Village agreements for cooperation with the program have been signed by 6 of the 10 villages with 4 more currently in negotiations.  About 1,250 water filters have been distributed among village households to improve the quality of their drinking water from the river, tributaries or wells.  And finally, we are in the process of hiring 2 community development staff from each village to help us understand, develop and implement livelihood and development programs specific for each individual village.  At least one of the staff from each village will be a woman to ensure we fully understand the needs of women in the village and the central role they play in managing communities.

So why is all of this important to the local communities, the Seruyan District government, Indonesia as a country and globally? Here’s why:

  1. By focusing on conserving and restoring a vast area of peat that was once all heavily forested, the project is helping the Indonesian government meet its commitments to reducing emissions and provide an example of national efforts to combat climate change.
  2. The location of the project area in a narrow strip between Tanjung Puting National Park and the Seruyan River provides a buffer to protect the park and its national resources from encroachment and growth pressures.
  3. While the Rimba Raya project is the 1st validated REDD+ project in Indonesia, the RRC project was only the 4th Ecosystem Restoration concession license approved by the Ministry of Forestry, a relatively new concept within government and an opportunity to demonstrate the value of conservation and restoration activities for the forest resources managed by the Ministry.
  4. Restoration of the project area will help the Seruyan government to protect the district capital downstream from flooding that is likely to occur from mass deforestation and forest conversion that has occurred upstream.

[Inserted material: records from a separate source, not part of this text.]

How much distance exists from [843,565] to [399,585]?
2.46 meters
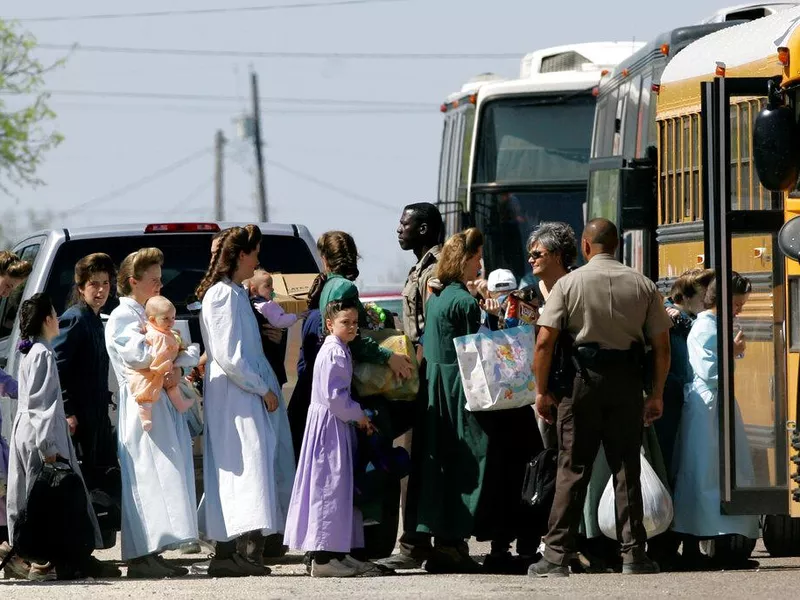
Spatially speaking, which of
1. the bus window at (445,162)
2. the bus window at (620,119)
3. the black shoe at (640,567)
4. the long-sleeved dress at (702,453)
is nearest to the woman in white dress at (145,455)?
the black shoe at (640,567)

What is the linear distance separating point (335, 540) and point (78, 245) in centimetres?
283

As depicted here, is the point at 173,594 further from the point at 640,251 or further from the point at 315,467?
the point at 640,251

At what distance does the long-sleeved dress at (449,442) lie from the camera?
10242 mm

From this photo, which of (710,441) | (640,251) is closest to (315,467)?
(710,441)

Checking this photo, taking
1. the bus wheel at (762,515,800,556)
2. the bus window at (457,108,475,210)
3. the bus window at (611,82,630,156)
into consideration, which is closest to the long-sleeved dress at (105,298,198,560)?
the bus wheel at (762,515,800,556)

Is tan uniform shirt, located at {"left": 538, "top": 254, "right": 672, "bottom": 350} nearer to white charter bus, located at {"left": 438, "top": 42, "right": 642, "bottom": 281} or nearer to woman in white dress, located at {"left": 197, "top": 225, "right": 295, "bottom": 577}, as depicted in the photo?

  5. Providing restoration, protection and management of forest cover along the roughly 70 kilometre stretch of the Seruyan River will help improve water quality for villagers as well as the fisheries they rely on.
  6. Revenues from the project are put back into community livelihood programs to increase the capacity and income for the villages with a goal of ultimately improving their lives and that of their children and grandchildren.
  7. Finally, the Rimba Raya model is an effort to demonstrate that REDD projects can be a viable, private, commercial enterprise that generates revenue and profits while achieving the program objectives, which is essential for developing REDD into more than just government or NGO financed and sponsored projects.